**TEXTE PROPOSÉ**
Trois éditions, trois jeux différents
Publié : 14 Sep 2007, 21:01
Nouveau Thread sur le thème des LAST CHRONICLES OF ERDOR (2008)
Bonjour Fred,
Nous brûlons les étapes en parlant de la version anglaise, mais cela répondra aussi à la question de Laurent/Nico du Dème de Naxos, en partie.
Pourquoi avoir choisi deux éditions différentes du jeu ne comportant pas les mêmes règles en français et en anglais ?
Parce que ce ne sera PAS le même jeu du tout. C'est très important de le saisir. Je ne traduis pas, c'est ennuyeux; je réinvente.
Erdor, c'est la prémisse, est un monde de rêve. 100% onirique. Au sens réel : la réalité y est impermanente, elle change, le temps s'y écoule bizarrement, des événements se contredisent parfois. Des héros vivent à plusieurs époques différentes, les dilemmes du monde diffèrent. Les jeux de rôles, à ce titre, sont des interfaces pour explorer un monde différemment. La 2e édition n'est pas le même jeu que la première. On n'y joue pas de la même façon
Je m'explique concrètement :
- La première édition des CHRONIQUES D'ERDOR est un jdr « classique », qui vise à soutenir un style de jeu dans lequel on surmonte des défis par des exploits plus grands que nature. (i.e. Ludisme/Gamist). Le monde y état présenté dans le langage de ses habitants et selon la vision de l'un d'eux (partielle, biaisée), lourd en néologismes, selon une perspective très spécifique, laissant entendre qu'une « vérité unique » existait. Les lecteurs attentifs auront remarqué que différents éléments, notamment dans les légendes et les secrets de Kraan, contredisent très subtilement cette approche. J'ai réalisé que c'était, justement, trop subtil et échappait donc à la majorité des lecteurs. Le jeu se perdait dans des détails secondaires, oubliant l'essentiel qui me tenait à coeur : présenter la mort d'un rêve. Je regarde aujourd'hui les CdE1 comme un projet un peu grossier, mais avec du potentiel, et je m'étonne encore de l'intérêt qu'il a soulevé. Visuellement, surtout, il n'était franchement pas terrible, mais à l'époque je ne pouvais faire mieux.

**CONSIGNE ÉCRITE**
Recopiez sans rien changer le passage du message sur les éditions des Chroniques d'Erdor, depuis "Trois éditions, trois" jusqu'à "Naxos, en partie." inclus.

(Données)
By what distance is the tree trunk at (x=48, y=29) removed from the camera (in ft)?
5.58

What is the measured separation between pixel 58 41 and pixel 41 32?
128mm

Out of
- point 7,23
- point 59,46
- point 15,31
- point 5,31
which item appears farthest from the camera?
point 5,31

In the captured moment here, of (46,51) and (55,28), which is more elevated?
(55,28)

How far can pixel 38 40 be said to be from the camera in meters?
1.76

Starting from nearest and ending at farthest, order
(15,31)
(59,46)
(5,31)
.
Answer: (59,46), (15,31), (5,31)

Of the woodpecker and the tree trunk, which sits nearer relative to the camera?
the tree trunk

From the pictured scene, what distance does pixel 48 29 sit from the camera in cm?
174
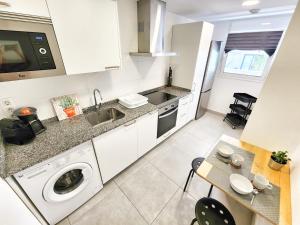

**CORRIGÉ COMPLET**
Trois éditions, trois jeux différents
Publié : 14 Sep 2007, 21:01
Nouveau Thread sur le thème des LAST CHRONICLES OF ERDOR (2008)
Bonjour Fred,
Nous brûlons les étapes en parlant de la version anglaise, mais cela répondra aussi à la question de Laurent/Nico du Dème de Naxos, en partie.